The streaming wars are about to get a lot more interesting.
It has been roughly five years since services like Netflix and Hulu started making original programming. So far, Netflix has been the clear winner. It spends billions of dollars a year and has seen subscriptions soar, especially internationally, with the critical and popular success of shows like “Stranger Things” and “The Crown.”
But Disney’s deal to buy most of 21st Century Fox changes things. Even before the deal was announced on Thursday, Disney had already announced plans to unveil two streaming services: one focused on sports that will begin next year and one focused on entertainment that will become available in 2019. The second service, fueled by Disney’s existing content and now 21st Century Fox’s TV shows and movies, promises to be a formidable entrant into the streaming world.
Here’s a look at some of the leading streaming services.
NETFLIX Partly as a result of rivals like Disney being reluctant to sell content to a service they increasingly see as a competitor, Netflix has recently shifted its focus to creating original content including scripted dramas, documentaries, children’s programming and movies.
Netflix is planning on spending between $7 billion and $8 billion on content next year, up from $6 billion this year. Over the final three months of this year, Netflix has released eight original movies. Next year it plans on making 80.
The streaming service has also brought in big-name Hollywood talent, making deals with the producer Shonda Rhimes (“Grey’s Anatomy,” “Scandal”) and David Letterman.
And it still has the rights to old episodes of big TV shows, including some from 21st Century Fox. The first season of “American Crime Story” about the O. J. Simpson murder trial that was a ratings smash for FX and a big award winner? Netflix will continue to hold onto that.
HULU Hulu has had a big year. It finally found a signature show in “The Handmaid’s Tale,” which won best drama at the Emmys. It introduced a live TV service. And its owners — which include Comcast, Disney, Time Warner and 21st Century Fox — also made a concerted effort over the past year to sell back libraries of their hit TV shows like “This Is Us” and “30 Rock” to Hulu rather than Netflix.
On the other hand, Hulu remains a relatively small business that bleeds money. The last time it disclosed the number of people who subscribe to the service (a year and a half ago) it was a relatively teeny 12 million. As a comparison, Netflix has more than 100 million subscribers worldwide, roughly half of them in the United States. And there are plenty of indications that Hulu’s growth has only inched a bit in the time since.
Still, Disney will assume Fox’s stake in Hulu, and will now own more than 50 percent of the streaming service. Whether that means Disney can simply merge Hulu’s enormous array of content into its forthcoming service is unclear. Some analysts are skeptical that NBC Universal’s parent company, Comcast, will allow Disney to simply buy it out.
“We see no reason why Comcast would want to enable Disney to have a more successful streaming service that hampers the legacy bundle that is vital to Comcast,” said Rich Greenfield, at analyst at BTIG.
AMAZON It’s been a difficult year for Amazon’s streaming service.
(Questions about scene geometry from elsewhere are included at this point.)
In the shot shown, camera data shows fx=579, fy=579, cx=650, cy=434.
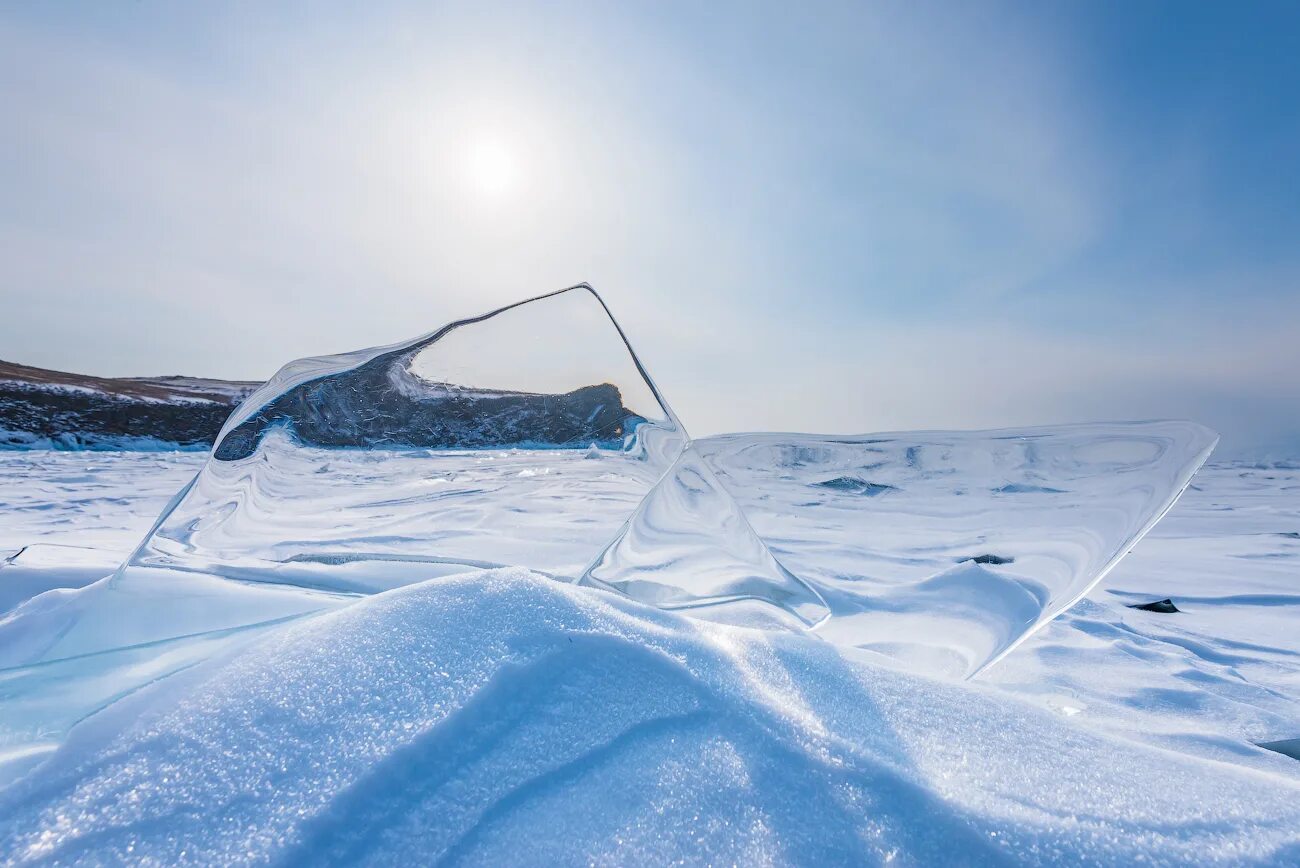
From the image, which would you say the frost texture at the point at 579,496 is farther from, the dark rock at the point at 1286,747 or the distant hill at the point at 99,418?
the distant hill at the point at 99,418

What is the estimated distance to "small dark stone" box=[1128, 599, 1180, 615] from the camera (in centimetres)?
207

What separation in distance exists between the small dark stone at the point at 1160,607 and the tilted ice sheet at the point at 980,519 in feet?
3.01

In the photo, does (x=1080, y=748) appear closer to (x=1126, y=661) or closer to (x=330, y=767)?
(x=330, y=767)

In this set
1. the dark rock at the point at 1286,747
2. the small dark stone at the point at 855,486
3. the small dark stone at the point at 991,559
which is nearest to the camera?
the dark rock at the point at 1286,747

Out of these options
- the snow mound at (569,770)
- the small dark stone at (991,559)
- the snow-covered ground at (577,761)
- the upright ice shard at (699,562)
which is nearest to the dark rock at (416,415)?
the upright ice shard at (699,562)

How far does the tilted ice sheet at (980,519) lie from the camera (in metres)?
1.36

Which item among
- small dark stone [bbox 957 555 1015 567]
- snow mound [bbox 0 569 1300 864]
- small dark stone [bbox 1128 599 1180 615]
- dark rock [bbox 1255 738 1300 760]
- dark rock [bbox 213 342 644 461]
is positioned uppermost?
dark rock [bbox 213 342 644 461]

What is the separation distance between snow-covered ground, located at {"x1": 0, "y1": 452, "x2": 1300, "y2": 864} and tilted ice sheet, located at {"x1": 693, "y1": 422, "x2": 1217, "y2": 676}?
525 millimetres

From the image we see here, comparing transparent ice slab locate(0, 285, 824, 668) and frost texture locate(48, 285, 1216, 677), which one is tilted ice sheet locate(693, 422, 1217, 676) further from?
transparent ice slab locate(0, 285, 824, 668)

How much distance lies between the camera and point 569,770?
49 cm

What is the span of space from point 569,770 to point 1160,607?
8.28ft

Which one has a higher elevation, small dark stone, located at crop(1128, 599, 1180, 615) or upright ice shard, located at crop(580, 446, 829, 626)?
upright ice shard, located at crop(580, 446, 829, 626)

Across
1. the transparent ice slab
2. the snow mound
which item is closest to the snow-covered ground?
the snow mound

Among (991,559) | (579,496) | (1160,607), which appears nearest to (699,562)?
(579,496)
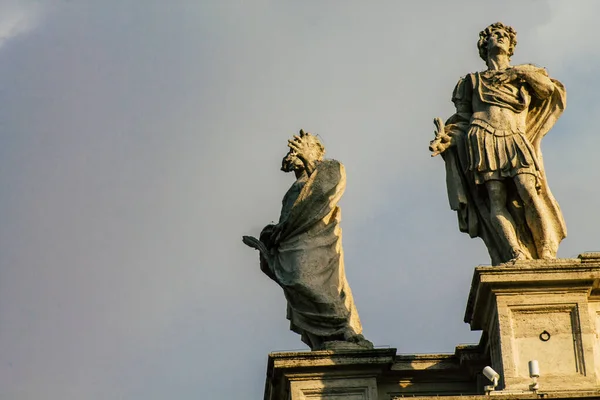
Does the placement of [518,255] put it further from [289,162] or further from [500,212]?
[289,162]

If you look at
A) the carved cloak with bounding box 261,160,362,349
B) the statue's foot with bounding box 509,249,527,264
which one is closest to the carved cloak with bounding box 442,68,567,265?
the statue's foot with bounding box 509,249,527,264

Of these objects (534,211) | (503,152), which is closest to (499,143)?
(503,152)

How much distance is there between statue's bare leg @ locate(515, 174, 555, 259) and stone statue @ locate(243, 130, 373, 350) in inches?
110

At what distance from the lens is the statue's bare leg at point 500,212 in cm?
2962

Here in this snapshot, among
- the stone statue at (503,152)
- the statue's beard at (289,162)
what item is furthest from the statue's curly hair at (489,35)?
the statue's beard at (289,162)

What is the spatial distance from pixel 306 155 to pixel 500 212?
11.4ft

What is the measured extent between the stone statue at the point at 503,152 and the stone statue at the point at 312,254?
6.13ft

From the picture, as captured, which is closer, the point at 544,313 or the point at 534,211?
the point at 544,313

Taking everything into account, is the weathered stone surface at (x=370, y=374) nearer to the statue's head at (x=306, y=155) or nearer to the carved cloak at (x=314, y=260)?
the carved cloak at (x=314, y=260)

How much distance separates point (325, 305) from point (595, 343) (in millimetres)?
→ 4092

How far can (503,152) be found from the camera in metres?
30.0

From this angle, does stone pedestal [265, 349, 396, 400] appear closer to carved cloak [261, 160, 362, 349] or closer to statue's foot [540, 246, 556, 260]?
carved cloak [261, 160, 362, 349]

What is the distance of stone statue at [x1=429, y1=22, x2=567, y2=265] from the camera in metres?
29.6

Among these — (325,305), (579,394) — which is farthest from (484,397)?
(325,305)
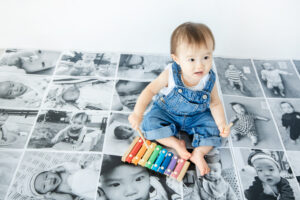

Top leaders at the entertainment division were ousted this year, and Amazon has been undergoing something of a retooling after many of its original TV series failed to gain real traction.
But still, it is investing plenty of money. Amazon recently secured the rights to make a TV adaptation of “The Lord of the Rings,” a monstrously expensive deal that is estimated to cost somewhere around $200 million. And the comedy “The Marvelous Mrs. Maisel,” which recently became available, scored several Golden Globe nominations.
Plus, even with leadership changes, Amazon sits on a mountain of cash. That has many Hollywood executives convinced that Amazon could become a real rival to Netflix if it deploys its resources in the right way.
TECH INDUSTRY TITANS Facebook and YouTube have both said they are prepared to spend $3 million an episode for a drama and Apple has more than $1 billion to spend on original content.
It’s the early days for the three digital titans, but all are expected to spend a lot of money to keep people hooked to their original programming. Currently, YouTube is putting its highest quality content behind a paywall, while Facebook is focusing on bringing in advertising dollars. It’s not clear how Apple will distribute its TV shows, but that hasn’t stopped Hollywood from making deals. Last month, Apple secured the rights for a new drama starring Jennifer Aniston and Reese Witherspoon about a network morning show. Rival TV executives said they believed that Apple was prepared to spend north of $10 million an episode on the show.
Facebook and YouTube are still looking for a signature hit.
TV NETWORKS If you want “Game of Thrones” without a cable package, the only way to get it is a subscription to HBO Now. “Homeland?” That would belong to Showtime’s stand-alone service. And CBS All Access has likely seen some growth thanks to its streaming-only prequel series of “Star Trek.” Still, the number of people who subscribe to these services is small compared to Netflix and Hulu.
Meanwhile, there are live TV services for people who are just looking to shed an expensive cable package. Hulu and YouTube have offerings with a suite of cable channels, and so do services like Sling TV, PlayStation Vue and DirecTV Now.